Ethicist Peter Singer observes that the average person would not hesitate to save a drowning child if they came across that real-life scenario happening in front of them – and yet nearly ten million children around the world die each year of poverty-related causes while we collectively look the other way (pp. 3 & 4). Maybe ‘charity begins at home’ sometimes because it is much easier to be mindful of problems we can personally observe.
However, we must remain mindful of a universal truth: we are all human. From Sydney to Shanghai, London to Lagos, Kalgoorlie to Kampala, everywhere we go, we will find human beings with whom we share bloodlines and DNA. While we live locally, we should think globally. When considering that, ‘charity begins at home’, we need to remember that the whole world is our home.
5. Helping others helps ourselves.
While some cynics decry the existence of ‘welfare culture’, I welcome the idea that charity is a way of life – although I like to invert the idea: charity should be a way of life, not for recipients but for donors; not for the disadvantaged, but for those with privilege and opportunity.

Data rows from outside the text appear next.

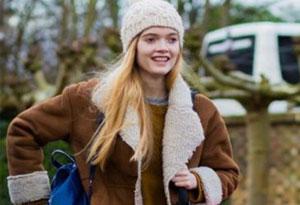 毛线针织帽怎么搭配衣服 毛衣搭配什么外套好看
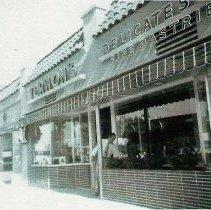Image of Vernon's Deli 30th St in North Park  1946-1964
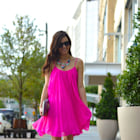 Street style tip of the day: Neon pink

At its most pragmatic, helping others also helps ourselves. If COVID-19 has taught us anything, for example, it should be that while disadvantaged people are denied access to adequate health care, the rest of us also remain endangered from second, third, fourth, or tenth wave revisitations of the virus. Until it is eliminated everywhere, nobody is safe. It is in our own enlightened self-interest to help others.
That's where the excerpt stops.